For instance, on Feb 17, 2007, 13 people, including a senior judge, were killed and several others injured in a suicide bomb attack in a district court. On Dec 13, 2007, seven people were killed in another suicide bombing incident. Last year, on Sept 24, two persons, including a teenaged girl, were killed and 22 people were injured in a suicide bomb explosion. An earlier suicide bomb attack on Sept 9 took place at a religious school in the outskirts of Quetta; it left five dead and 12 students were injured. The latest suicide attack on March 2 in Pishin also took six lives.
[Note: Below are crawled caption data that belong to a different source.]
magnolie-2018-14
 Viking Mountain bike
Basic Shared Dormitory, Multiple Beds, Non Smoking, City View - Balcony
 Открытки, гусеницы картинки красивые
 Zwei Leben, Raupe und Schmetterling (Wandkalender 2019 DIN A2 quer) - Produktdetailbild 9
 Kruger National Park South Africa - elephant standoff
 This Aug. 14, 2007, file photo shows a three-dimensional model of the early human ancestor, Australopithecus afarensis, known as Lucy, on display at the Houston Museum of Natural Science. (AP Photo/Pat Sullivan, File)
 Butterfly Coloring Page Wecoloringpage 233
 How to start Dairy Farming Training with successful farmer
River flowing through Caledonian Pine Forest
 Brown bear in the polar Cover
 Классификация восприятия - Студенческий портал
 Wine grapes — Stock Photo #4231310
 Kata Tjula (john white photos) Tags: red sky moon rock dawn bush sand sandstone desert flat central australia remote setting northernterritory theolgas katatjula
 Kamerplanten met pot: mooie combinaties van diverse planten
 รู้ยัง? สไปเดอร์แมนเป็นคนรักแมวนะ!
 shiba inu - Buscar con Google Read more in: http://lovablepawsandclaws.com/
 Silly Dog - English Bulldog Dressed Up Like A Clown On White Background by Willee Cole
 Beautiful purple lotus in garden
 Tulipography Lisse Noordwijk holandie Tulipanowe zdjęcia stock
Ironically, Islamabad eliminated Baloch leaders Nawab Bugti and Balaach Marri on the pretext that they had challenged the ‘writ of the state’. But to date, not a single bullet has been fired at Islamists who are training suicide bombers and murdering innocent civilians in the name of religion.

The discourse on moderate and extremist Taliban is ridiculous. A Talib will always remain a narrow-minded, conservative barbarian, bent upon killing until people subscribe to his bizarre and irrational interpretation of Islam. Today, the Taliban are operating in Balochistan with a better strategy. No longer are they willing to put all their eggs in one basket. The proponents of the Taliban, often described as ‘moderate religious forces’, are fast penetrating the secular Baloch province by getting elected to the provincial legislature with overwhelming financial assistance from intelligence agencies, according to some reports.

In the 2002 general elections, the pro-Taliban JUI-F secured16 seats in the Balochistan Assembly. In the incumbent Balochistan Assembly, the JUI-F has 10 seats — a political front for the clandestine backing provided to the Taliban.

Secondly, the Lashkar-i-Jhangvi, another brainchild of the establishment, is out to crush democratic and secular forces in the conflict-ridden province. On Jan 26, the outlawed group killed the chairman of the Hazara Democratic Party (HDP) Hussain Ali Yousafi. Such attacks are likely to transform Quetta into an intol

erant place where one would eventually have to be a practisng Sunni Muslim to clinch a ‘residential permit’ from the ‘custodians of Islam’.

The Talibanisation of Balochistan, a province which shares borders with Iran and Afghanistan, is going to be catastrophic. The policymakers in Islamabad should recognise that if the secular Baloch province falls into the hands of fanatics, it will not only jeopardise the integrity of the federation, but also cause unrest in the entire region.

Al Qaeda would surely use this area as a hub for further terrorist attacks on Nato and American forces and pro-US Gulf countries. Undoubtedly, when carrying out political transactions in Balochistan, both Islamabad and the international community must give preference to the democratic and secular Baloch over obscurantist Taliban forces. (Dawn, 9 March 2009)

The writer is a journalist based in Quetta.